When April 8’s solar eclipse arrives, more than 42 million North Americans living under the path of totality, as well as uncounted millions nearby, will be watching the weather forecast for the prospects of a cloud-free sky. However, those skies could pose a challenge: April is a month that struggles to get out from under the clouds as winter reluctantly gives way to spring.
Useful forecasts can’t be made much more than a week ahead, but satellite-based observations of cloud coverage beginning in 1979 provide climate data that point to the best prospects for sunshine.
The path of this eclipse spans climates ranging from dry subtropical deserts to snowy spring forests. For the mobile eclipse seeker, the best advice is to go south, where summer weather is most advanced: Mexico and Texas.
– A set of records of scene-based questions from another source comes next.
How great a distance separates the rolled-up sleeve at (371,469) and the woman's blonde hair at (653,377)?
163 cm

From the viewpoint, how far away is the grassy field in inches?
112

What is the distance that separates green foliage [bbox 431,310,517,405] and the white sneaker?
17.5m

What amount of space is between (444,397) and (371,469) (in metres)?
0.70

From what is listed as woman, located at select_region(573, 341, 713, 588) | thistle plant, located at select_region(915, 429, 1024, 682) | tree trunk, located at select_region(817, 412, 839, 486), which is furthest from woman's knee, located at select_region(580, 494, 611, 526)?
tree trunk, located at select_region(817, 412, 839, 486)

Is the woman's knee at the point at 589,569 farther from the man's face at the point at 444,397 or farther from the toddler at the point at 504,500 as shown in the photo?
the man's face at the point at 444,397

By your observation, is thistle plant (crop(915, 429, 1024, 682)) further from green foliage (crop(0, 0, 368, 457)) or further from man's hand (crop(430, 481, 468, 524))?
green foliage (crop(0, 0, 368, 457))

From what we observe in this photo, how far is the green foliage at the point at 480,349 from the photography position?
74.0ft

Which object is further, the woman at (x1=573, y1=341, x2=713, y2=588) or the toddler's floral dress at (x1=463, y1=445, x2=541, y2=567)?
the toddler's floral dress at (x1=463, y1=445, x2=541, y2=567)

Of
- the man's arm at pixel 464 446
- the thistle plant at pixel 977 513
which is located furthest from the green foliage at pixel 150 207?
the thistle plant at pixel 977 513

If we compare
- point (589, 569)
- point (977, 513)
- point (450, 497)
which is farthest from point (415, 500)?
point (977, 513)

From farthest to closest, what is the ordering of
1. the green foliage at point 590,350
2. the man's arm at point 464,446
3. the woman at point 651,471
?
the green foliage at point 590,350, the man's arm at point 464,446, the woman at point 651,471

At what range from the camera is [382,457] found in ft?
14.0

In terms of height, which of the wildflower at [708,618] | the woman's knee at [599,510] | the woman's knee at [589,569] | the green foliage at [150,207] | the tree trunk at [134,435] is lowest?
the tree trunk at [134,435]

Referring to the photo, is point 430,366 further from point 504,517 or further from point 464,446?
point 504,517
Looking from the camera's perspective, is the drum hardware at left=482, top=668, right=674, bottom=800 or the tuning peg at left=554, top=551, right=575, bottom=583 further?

In April, the average cloud cover along the eclipse track ranges from roughly 20 percent over the Mexican Plateau around Torreón to more than 85 percent in parts of Quebec and in Newfoundland. (Cloud cover, or cloud amount, is the fraction of the sky covered by clouds.)
In the U.S., cloud amounts along the center line range from 48 to 58 percent from Texas through Arkansas, Oklahoma, and Missouri before climbing into the 70 and 80 percent range as the track crosses the Great Lakes and moves into Canada and the northeastern U.S. Fortunately, it’s not all gloomy news, as there are oases of sunshine in the northern states and Canada that offer modest promises of clear weather on eclipse day.